Novah não queria de forma nenhuma admitir, mas ela realmente estava, nesse momento, feliz ao lado de Shiem. E isso, de uma maneira sem precedentes, tomou um grande espaço de seus  pensamentos, a fazendo esquecer até mesmo de sua preocupação referente aos tremores sentidos anteriormente. 

Quanto mais perto de Shiem, mais difícil era de se manter a compostura diante a euforia latente em seu coração assustado. Contudo, mesmo cheia de sentimentos conflitantes, Novah falou para Shiem com o rosto corado de vergonha.

– HÁÁÁ!! TÁ BOM!! MAS NÃO VAI SE APROVEITANDO NÃO HEIM!!

– HÃÃÃ!? EU NÃO!! Eu não quero fazer isso não! – Respondeu Shiem, também envergonhado com a situação.

– É O QUE!? COMO ASSIM NÃO QUER!?! TÁ COM NOJINHO DE MIM SEU ZÉ RUELA!? EU  VOU COLOCAR UMA MÃO NO SEU OMBRO E A OUTRA NA SUA FUÇA ATÉ VOCÊ RETIRAR O QUE DISSE!! – Esbravejou Novah, com seus olhos de cristal arregalados.

– HÃÃÃ!? MAIS O QUE QUE EU FALEI!? - Respondeu Shiem confuso e com medo do olhar de Novah.

– NÃO VAI PEDIR DESCULPAS NÃO É!? 

– DESCULPA!! DESCULPA!! FOI SEM QUERER!! VOCÊ É BONITA E EU ME APROVEITARIA DE VOCÊ… NÃO!! ESPERA AÍ!! NÃO FOI ISSO QUE EU QUIS DIZER!!… EU NÃO ME APROVEITARIA NÃO!! Mas se eu fosse sem vergonha... HÃ, CALMA AÍ!!... QUER DIZER!! NÃO!! NÃO!! Aí Caramba!!  – Gaguejou Shiem, ainda com medo e agora confuso.

– … Hum...Tá ok!! Pode parar!! – Falou Novah mais calma. – Agora para de dar chilique porque temos que fazer o que Paragor falou. 

– Hã?... Ué?!... Mas!?... Eu!?... Mas!?... Foi!?... Num entendi foi nada!!

Assim, após recuperar seu foco, Novah respirou fundo e colocou a mão no ombro de Shiem, enquanto falava.

– Temos que agir naturalmente! Então não olhe para trás!

– Há é mesmo! Bem lembrado! – Respondeu Shiem, entrando no personagem.

Novah ficou aliviada por ele ter concordado sem questionar, já que ela estava vermelha como uma maçã e lutando contra um sorriso largo que teimava em aparecer no seu rosto, dando a ela uma aparência de alguém que convulsionava e revirava os olhos sem motivo aparente.

Após alguns minutos andando pelos comércios exóticos dali, Novah consegue se recompor e faz um pedido para Shiem.

– Vamos naquela Barraca!!

– Hum?!...Tá legal! – Respondeu Shiem.

Chegando até a barraca apontada, Shiem e Novah logo são notados pelo mercador que vendia, de maneira empolgada, seus produtos tão peculiares. 

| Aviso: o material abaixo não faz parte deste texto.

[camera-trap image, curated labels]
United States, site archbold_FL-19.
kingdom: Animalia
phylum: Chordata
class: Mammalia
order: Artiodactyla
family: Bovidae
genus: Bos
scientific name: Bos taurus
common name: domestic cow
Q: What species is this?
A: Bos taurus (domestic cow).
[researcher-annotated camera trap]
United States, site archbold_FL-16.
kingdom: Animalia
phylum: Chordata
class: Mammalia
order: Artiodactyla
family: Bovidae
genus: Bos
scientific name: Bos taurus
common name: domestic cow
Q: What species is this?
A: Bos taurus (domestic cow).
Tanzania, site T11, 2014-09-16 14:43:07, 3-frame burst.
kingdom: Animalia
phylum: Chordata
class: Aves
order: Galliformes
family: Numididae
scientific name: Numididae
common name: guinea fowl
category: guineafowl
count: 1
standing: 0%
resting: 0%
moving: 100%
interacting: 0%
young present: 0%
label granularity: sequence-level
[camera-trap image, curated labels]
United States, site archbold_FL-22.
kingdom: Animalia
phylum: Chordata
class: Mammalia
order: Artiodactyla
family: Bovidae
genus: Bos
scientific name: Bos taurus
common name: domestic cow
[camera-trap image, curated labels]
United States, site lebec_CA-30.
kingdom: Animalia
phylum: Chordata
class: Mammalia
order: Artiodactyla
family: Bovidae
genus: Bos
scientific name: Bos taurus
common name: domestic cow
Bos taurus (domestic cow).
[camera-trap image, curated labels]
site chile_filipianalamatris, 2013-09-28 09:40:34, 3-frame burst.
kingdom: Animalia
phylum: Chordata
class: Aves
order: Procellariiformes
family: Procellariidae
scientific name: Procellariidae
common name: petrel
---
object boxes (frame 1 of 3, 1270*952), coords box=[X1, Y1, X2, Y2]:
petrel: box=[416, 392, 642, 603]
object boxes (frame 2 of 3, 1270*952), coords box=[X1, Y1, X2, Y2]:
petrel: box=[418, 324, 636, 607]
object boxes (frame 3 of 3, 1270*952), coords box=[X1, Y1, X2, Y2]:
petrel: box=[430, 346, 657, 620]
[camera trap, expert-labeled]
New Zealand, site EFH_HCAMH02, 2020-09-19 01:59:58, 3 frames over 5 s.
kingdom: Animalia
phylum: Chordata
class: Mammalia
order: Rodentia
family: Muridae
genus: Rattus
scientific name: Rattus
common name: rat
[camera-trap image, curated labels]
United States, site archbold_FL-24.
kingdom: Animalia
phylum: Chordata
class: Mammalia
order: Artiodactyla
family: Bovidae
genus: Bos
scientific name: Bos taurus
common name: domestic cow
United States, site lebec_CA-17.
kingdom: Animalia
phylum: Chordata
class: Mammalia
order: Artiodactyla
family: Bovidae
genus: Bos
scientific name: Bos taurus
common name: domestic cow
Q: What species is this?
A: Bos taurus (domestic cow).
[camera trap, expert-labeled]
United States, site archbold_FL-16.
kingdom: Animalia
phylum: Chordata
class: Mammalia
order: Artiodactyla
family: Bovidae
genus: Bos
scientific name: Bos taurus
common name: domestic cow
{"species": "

– Hora!! Hora!! Finalmente uma visão que faz valer a pena vir até essa cidade monótona!! – Falou o mercador.

Shiem, sem entender, olhou para os lados tentando encontrar com quem o mercador estava falando daquele jeito, no entanto, Novah logo tirou sua dúvida enquanto empurrava seu companheiro para mais próximo da barraca.

– É com agente!!

– Sério!? – Respondeu Shiem, não acreditando ser verdade.

– Venham! – Falou o mercador – Venham meus amigos! Tudo que vocês precisam em produtos de sobrevivência estará aqui mesmo ao alcance de seus olhos!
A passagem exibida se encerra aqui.